On February 12, the FEC issued an advisory opinion on corporate solicitations to the Chicago Mercantile Exchange (CME) Group and three of its wholly owned subsidiaries: the Chicago Board of Trade (CBOT), the New York Mercantile Exchange (NYMEX) and the Chicago Mercantile Exchange. The issue presented by the CME Group's request was whether that corporation could solicit contributions for its federal PAC from individuals who were members of the three exchanges—but not necessarily stockholders of the CME Group.

Both in its regulations and through the advisory opinion process, the FEC has allowed the corporate parent in a parent-subsidiary relationship to solicit voluntary contributions to its PAC from the entire "solicitable class" of a subsidiary or other affiliate. In the case of a typical corporation, this solicitable class includes the subsidiary corporation's stockholders, its executive and administrative personnel and the families of both groups. For membership organizations, however, this solicitable class is the organization's members, its executive and administrative personnel and their families.

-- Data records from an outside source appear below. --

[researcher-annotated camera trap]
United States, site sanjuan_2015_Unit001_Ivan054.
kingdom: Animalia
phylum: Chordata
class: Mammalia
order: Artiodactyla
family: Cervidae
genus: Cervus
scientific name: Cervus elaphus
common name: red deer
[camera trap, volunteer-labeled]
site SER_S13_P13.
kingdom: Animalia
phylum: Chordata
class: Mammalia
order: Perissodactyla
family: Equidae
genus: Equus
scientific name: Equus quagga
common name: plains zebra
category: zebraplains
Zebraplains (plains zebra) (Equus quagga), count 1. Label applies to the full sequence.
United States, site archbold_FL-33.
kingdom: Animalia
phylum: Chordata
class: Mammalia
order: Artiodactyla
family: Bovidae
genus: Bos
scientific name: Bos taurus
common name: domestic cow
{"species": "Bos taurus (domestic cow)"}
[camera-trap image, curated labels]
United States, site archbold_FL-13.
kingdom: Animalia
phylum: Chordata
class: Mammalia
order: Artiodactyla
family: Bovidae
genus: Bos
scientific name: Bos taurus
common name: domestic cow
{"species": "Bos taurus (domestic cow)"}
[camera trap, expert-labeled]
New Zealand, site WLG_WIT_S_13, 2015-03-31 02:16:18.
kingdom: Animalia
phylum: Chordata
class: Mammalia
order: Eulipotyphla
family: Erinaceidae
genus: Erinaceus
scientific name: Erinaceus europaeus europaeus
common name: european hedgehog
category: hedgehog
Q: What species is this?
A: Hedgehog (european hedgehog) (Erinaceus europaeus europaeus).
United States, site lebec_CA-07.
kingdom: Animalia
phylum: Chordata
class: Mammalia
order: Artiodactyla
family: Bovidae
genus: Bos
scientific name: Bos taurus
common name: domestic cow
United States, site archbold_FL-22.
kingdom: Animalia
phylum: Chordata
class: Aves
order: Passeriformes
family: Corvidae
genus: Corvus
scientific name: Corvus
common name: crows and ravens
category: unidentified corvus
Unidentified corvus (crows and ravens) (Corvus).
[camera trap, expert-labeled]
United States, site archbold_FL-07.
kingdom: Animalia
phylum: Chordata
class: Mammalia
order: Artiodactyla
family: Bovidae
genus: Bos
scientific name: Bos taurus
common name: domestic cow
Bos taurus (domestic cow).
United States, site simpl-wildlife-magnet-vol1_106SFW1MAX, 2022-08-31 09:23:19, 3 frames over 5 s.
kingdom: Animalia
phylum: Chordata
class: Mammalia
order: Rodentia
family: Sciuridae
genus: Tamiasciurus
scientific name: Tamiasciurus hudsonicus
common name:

After an exhaustive review of both the legal criteria and the organizational structure of the three exchanges, the FEC concluded that the CBOT and the NYMEX met the requirements of a membership organization. Consequently, the CME Group could solicit certain members of these exchanges for contributions to its PAC, including individual "outright owners of a seat" on an exchange (which can cost anywhere between $500,000 and $1.5 million). Although concluding that the CME, the third subsidiary, was not a membership organization, the FEC nevertheless allowed the CME Group to solicit certain members of the CME because such individuals were automatically granted shares of stock in the CME Group (and thus were already in the parent corporation's solicitable class).